Rows excerpted from a collection:
★ ★ ★ ★ ★ ★ ★

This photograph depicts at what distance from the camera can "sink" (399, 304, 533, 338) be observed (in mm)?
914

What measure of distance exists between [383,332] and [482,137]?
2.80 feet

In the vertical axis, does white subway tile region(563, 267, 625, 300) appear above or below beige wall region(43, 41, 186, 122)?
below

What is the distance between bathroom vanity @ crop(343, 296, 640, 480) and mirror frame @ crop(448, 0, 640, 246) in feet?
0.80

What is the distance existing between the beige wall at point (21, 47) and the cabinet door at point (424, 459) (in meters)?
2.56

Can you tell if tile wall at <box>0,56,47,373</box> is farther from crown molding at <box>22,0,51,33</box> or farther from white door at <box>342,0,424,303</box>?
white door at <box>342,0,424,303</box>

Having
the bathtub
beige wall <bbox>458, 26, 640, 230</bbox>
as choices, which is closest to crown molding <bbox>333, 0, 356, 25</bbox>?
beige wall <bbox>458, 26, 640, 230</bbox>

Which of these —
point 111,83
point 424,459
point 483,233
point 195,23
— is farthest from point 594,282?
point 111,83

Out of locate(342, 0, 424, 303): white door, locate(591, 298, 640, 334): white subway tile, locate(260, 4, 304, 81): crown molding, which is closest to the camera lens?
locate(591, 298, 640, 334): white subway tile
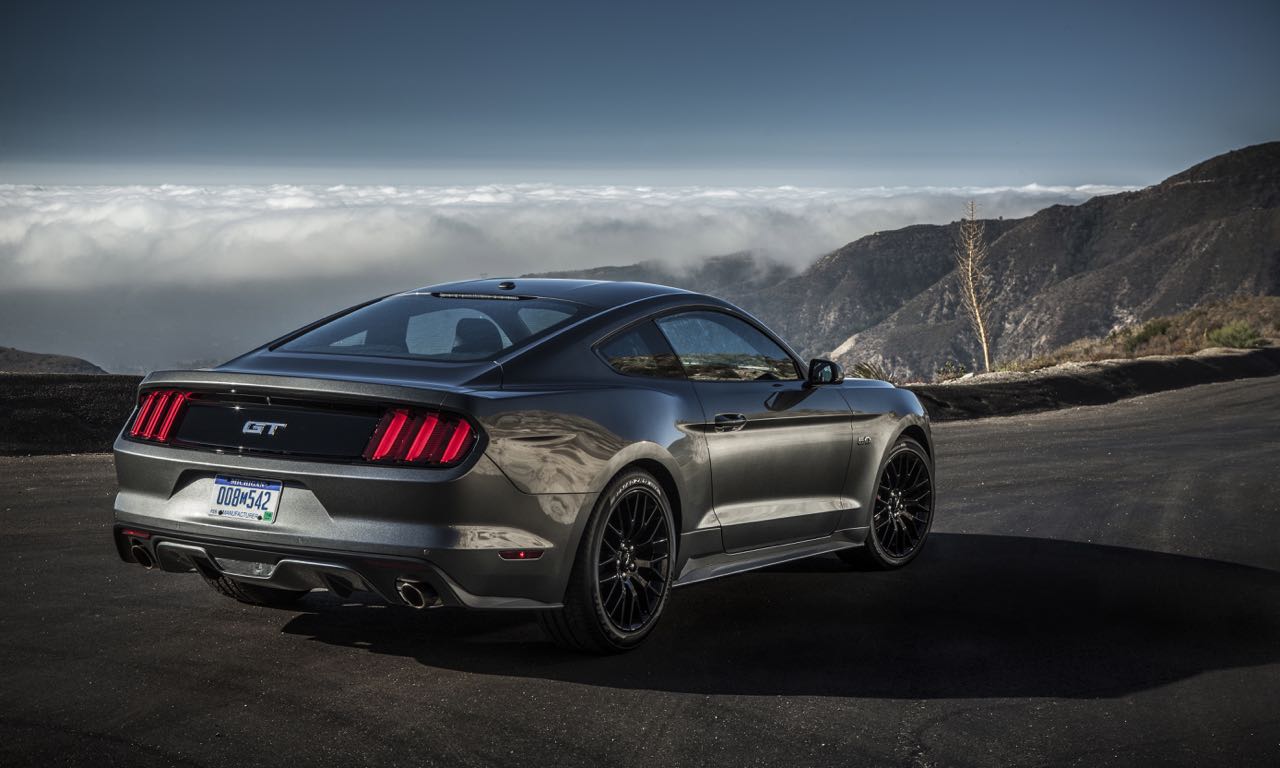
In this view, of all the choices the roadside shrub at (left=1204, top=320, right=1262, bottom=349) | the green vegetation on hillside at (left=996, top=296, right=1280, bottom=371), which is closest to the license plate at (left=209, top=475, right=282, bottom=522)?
the green vegetation on hillside at (left=996, top=296, right=1280, bottom=371)

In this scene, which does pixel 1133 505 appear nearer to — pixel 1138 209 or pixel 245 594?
pixel 245 594

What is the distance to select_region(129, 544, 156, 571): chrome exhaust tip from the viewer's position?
5.60 m

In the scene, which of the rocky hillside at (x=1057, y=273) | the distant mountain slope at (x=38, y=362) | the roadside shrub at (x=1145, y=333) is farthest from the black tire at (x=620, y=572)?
the rocky hillside at (x=1057, y=273)

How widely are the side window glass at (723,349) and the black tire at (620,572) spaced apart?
0.80 m

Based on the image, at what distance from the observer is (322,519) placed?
5.10 m

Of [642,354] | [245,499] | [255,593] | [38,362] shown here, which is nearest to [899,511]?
[642,354]

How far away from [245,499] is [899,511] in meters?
4.08

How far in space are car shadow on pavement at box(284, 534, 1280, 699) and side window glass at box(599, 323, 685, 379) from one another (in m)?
1.21

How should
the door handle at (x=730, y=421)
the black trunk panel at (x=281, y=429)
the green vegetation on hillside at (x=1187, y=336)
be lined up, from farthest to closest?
1. the green vegetation on hillside at (x=1187, y=336)
2. the door handle at (x=730, y=421)
3. the black trunk panel at (x=281, y=429)

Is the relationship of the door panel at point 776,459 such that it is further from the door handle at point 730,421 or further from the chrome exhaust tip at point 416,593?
the chrome exhaust tip at point 416,593

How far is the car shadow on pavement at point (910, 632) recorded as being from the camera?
5.45 metres

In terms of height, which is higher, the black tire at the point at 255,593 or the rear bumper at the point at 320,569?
the rear bumper at the point at 320,569

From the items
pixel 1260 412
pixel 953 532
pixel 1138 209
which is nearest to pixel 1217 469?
pixel 953 532

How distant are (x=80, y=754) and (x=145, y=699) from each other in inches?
24.8
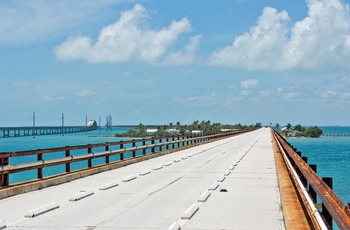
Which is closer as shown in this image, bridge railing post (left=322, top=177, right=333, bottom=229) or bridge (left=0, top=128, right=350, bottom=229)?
bridge railing post (left=322, top=177, right=333, bottom=229)

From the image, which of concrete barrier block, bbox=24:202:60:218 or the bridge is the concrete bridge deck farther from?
concrete barrier block, bbox=24:202:60:218

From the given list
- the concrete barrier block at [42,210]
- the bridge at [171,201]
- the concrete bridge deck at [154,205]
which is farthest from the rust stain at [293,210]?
the concrete barrier block at [42,210]

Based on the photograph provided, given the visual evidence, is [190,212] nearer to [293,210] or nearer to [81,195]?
[293,210]

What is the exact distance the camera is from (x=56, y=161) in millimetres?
17375

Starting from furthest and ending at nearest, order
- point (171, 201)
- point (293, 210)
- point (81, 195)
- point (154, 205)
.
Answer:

★ ★ ★ ★ ★ ★ ★

▶ _Written exercise_: Can you copy all of the rows above word for word, leaving the pictures out?

▶ _Complete response_:
This photograph depicts at what distance from the camera can "sink" (399, 304, 533, 338) be observed (in mm)?
914

What measure of distance exists between [383,332] and [482,137]?
2.80 feet

In the vertical axis, does white subway tile region(563, 267, 625, 300) appear above or below beige wall region(43, 41, 186, 122)?
below

What is the distance between bathroom vanity @ crop(343, 296, 640, 480) and mirror frame @ crop(448, 0, 640, 246) in feet?
0.80

What is the distance existing between the beige wall at point (21, 47) and the cabinet door at point (424, 459) (in meters)?
2.56

Can you tell if tile wall at <box>0,56,47,373</box> is farther from crown molding at <box>22,0,51,33</box> or farther from white door at <box>342,0,424,303</box>?
white door at <box>342,0,424,303</box>

Having
the bathtub
beige wall <bbox>458, 26, 640, 230</bbox>
as choices, which is closest to crown molding <bbox>333, 0, 356, 25</bbox>?
beige wall <bbox>458, 26, 640, 230</bbox>

Which of these —
point 111,83
point 424,459
point 483,233
point 195,23
— is farthest from point 594,282?
point 111,83

Out of locate(342, 0, 424, 303): white door, locate(591, 298, 640, 334): white subway tile, locate(260, 4, 304, 81): crown molding, which is closest to the camera lens?
locate(591, 298, 640, 334): white subway tile
In this view, of all the choices the roadside shrub at (left=1204, top=320, right=1262, bottom=349) | the green vegetation on hillside at (left=996, top=296, right=1280, bottom=371), which is closest to the license plate at (left=209, top=475, right=282, bottom=522)?
the green vegetation on hillside at (left=996, top=296, right=1280, bottom=371)

In this scene, which does pixel 1133 505 appear nearer to — pixel 1138 209 or pixel 245 594?
pixel 245 594

What is the distance to select_region(129, 544, 156, 571): chrome exhaust tip from the viewer's position?
5.60 m

In the scene, which of the rocky hillside at (x=1057, y=273) | the distant mountain slope at (x=38, y=362) | the roadside shrub at (x=1145, y=333) is farthest from the black tire at (x=620, y=572)?
the rocky hillside at (x=1057, y=273)

How widely are the side window glass at (723,349) and the black tire at (620,572) spaced apart?
0.80 m

Based on the image, at what distance from the observer is (322,519) placed?
5.10 m

Of [642,354] | [245,499] | [255,593] | [38,362] shown here, which is nearest to [899,511]?
[642,354]

How far away from [245,499] is [899,511] in meters?
4.08

How far in space are car shadow on pavement at box(284, 534, 1280, 699) and side window glass at box(599, 323, 685, 379) from one another (in m)?
1.21

How should
the door handle at (x=730, y=421)
the black trunk panel at (x=281, y=429)
the green vegetation on hillside at (x=1187, y=336)
be lined up, from farthest to closest?
1. the green vegetation on hillside at (x=1187, y=336)
2. the door handle at (x=730, y=421)
3. the black trunk panel at (x=281, y=429)

Is the relationship of the door panel at point 776,459 such that it is further from the door handle at point 730,421 or further from the chrome exhaust tip at point 416,593?
the chrome exhaust tip at point 416,593

How far is the car shadow on pavement at point (910, 632) recorded as being from the camera?
5.45 metres

In terms of height, which is higher, the black tire at the point at 255,593 or the rear bumper at the point at 320,569?
the rear bumper at the point at 320,569

From the items
pixel 1260 412
pixel 953 532
pixel 1138 209
which is nearest to pixel 1217 469?
pixel 953 532

How distant are (x=80, y=754) and (x=145, y=699) from each other in inches?
24.8
Which is closer as shown in this image, bridge railing post (left=322, top=177, right=333, bottom=229) or bridge (left=0, top=128, right=350, bottom=229)?
bridge railing post (left=322, top=177, right=333, bottom=229)

From the image, which of concrete barrier block, bbox=24:202:60:218 or the bridge is the concrete bridge deck farther from?
concrete barrier block, bbox=24:202:60:218

From the given list
- the concrete barrier block at [42,210]
- the bridge at [171,201]
- the concrete bridge deck at [154,205]
which is farthest from the rust stain at [293,210]?
the concrete barrier block at [42,210]

Based on the photograph provided, given the visual evidence, is [190,212] nearer to [293,210] or nearer to [81,195]?
[293,210]

What is the exact distance the camera is from (x=56, y=161) in millimetres?
17375

Starting from furthest and ending at nearest, order
- point (171, 201)
- point (293, 210)
- point (81, 195)
- point (154, 205)
.
Answer:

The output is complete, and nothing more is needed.